═════ DOCUMENT EXCERPT

UDC 519.27 + 517.91

MATHEMATICS

R. Z. KHAS’MINSKII

SOME LIMIT THEOREMS FOR SOLUTIONS OF DIFFERENTIAL EQUATIONS WITH A RANDOM RIGHT-HAND SIDE

(Presented by Academician A. N. Kolmogorov on 14 IX 1965)

In many physical and, in particular, radio-engineering problems it is of interest to study random processes that are solutions of differential equations whose right-hand side contains randomness. In this case it is often possible to single out in the right-hand side of the equation a small parameter \(\varepsilon\), which may characterize the smallness of the random perturbation, its “correlation time,” etc. (see \((^1)\)). In the present note we study the asymptotic behavior of such random processes as \(\varepsilon \to 0\).

══════════
═════ EXERCISE MATERIALS

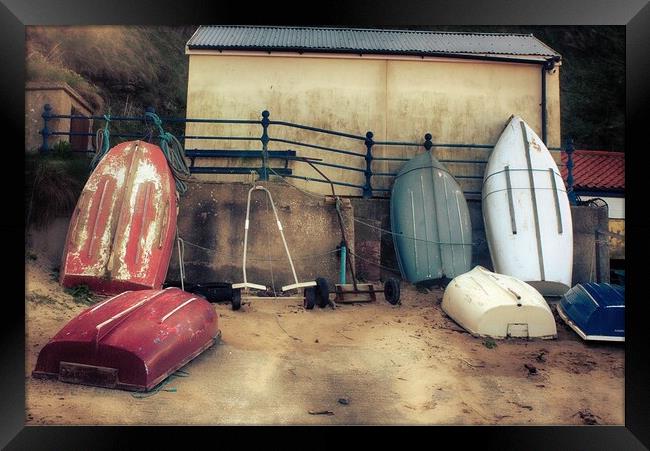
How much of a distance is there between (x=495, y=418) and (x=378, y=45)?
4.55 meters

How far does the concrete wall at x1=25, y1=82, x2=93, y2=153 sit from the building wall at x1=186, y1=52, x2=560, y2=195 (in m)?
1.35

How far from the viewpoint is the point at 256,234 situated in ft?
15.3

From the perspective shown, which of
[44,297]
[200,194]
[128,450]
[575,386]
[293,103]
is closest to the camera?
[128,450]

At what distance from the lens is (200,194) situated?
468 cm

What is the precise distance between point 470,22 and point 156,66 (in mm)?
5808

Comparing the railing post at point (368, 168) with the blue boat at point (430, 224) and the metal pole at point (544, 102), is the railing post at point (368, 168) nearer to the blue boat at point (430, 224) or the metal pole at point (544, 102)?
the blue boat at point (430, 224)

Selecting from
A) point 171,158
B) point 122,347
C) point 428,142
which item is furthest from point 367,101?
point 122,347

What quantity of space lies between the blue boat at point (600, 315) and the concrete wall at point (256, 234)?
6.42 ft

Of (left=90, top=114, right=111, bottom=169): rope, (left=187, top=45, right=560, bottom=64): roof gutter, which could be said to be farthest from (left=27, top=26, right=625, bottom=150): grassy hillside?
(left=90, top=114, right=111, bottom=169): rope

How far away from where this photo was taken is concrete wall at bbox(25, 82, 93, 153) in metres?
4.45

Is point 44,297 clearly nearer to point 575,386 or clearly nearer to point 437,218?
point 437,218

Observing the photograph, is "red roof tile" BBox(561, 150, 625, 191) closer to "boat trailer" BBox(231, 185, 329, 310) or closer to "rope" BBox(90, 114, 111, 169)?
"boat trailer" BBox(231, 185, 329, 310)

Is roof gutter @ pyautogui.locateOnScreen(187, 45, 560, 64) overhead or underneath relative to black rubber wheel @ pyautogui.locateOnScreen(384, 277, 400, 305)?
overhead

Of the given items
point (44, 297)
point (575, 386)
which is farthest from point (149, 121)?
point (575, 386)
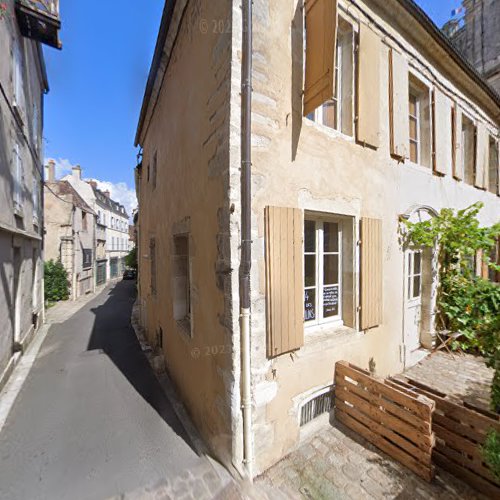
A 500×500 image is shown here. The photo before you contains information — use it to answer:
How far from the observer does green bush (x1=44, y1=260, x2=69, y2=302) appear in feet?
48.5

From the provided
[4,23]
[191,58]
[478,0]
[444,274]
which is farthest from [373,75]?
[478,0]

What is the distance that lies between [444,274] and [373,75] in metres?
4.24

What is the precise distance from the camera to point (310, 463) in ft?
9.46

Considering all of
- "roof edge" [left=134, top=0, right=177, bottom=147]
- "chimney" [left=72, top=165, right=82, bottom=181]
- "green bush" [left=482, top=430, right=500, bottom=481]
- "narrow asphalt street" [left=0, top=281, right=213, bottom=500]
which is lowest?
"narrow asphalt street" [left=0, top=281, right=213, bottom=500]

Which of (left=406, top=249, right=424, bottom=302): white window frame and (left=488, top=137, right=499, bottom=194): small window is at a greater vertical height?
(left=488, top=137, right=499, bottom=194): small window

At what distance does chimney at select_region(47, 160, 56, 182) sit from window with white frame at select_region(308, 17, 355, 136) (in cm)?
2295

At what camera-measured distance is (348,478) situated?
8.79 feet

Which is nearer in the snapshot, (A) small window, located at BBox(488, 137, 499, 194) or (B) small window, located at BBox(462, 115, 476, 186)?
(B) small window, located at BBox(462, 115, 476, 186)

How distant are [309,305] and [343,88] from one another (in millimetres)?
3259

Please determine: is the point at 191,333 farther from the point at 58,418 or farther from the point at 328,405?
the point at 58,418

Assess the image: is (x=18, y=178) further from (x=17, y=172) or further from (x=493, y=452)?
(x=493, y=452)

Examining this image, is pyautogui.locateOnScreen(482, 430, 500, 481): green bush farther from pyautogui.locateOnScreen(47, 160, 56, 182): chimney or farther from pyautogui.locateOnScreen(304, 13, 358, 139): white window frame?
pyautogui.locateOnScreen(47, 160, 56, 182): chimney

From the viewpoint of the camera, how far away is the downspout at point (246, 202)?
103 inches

══════════

## DIRECTIVE A:
Show each line of the records that includes the string "located".
## DIRECTIVE B:
Write the next part of the note on limit theorems for differential equations with a random right-hand side, starting after its last sentence.

## FINAL ANSWER A:
Which is nearer in the snapshot, (A) small window, located at BBox(488, 137, 499, 194) or (B) small window, located at BBox(462, 115, 476, 186)?
(B) small window, located at BBox(462, 115, 476, 186)

## FINAL ANSWER B:
1. Let \(F(x,t,\omega,\varepsilon)\) be a function with values in \(l\)-dimensional Euclidean space \(E^l\), defined for \(x \in E^l\), \(t \ge 0\), \(\omega \in \Omega\), \(\varepsilon \ge 0\); here \(\Omega\) is the space of elementary events, on the \(\sigma\)-algebra \(\mathfrak A\) of measurable subsets of which a probability measure \(P\) is given. Suppose that \(F(x,t,\omega,\varepsilon)\), for fixed \(x,\varepsilon\), is a random process measurable in \(t,\omega\), satisfies the Lipschitz condition

\[ |F(x_2,t,\omega,\varepsilon)-F(x_1,t,\omega,\varepsilon)|<L|x_2-x_1| \tag{1} \]

and, for all \(t>0\), the condition

\[ \mathbf P\left\{\int_0^t |F(0,s,\omega)|\,ds<\infty\right\}=1. \tag{2} \]

When these requirements are fulfilled, the problem

\[ dx/dt=\varepsilon F(x,t,\omega,\varepsilon);\qquad x(0)=x_0, \tag{3} \]

has a unique solution, a random process \(x_\varepsilon(t,\omega)\) that is continuous with probability 1.

The asymptotic behavior, as \(\varepsilon \to 0\), of the solution \(x_\varepsilon(t,\omega)\) of problem (3) has been considered, for example, in \((^{1-3})\).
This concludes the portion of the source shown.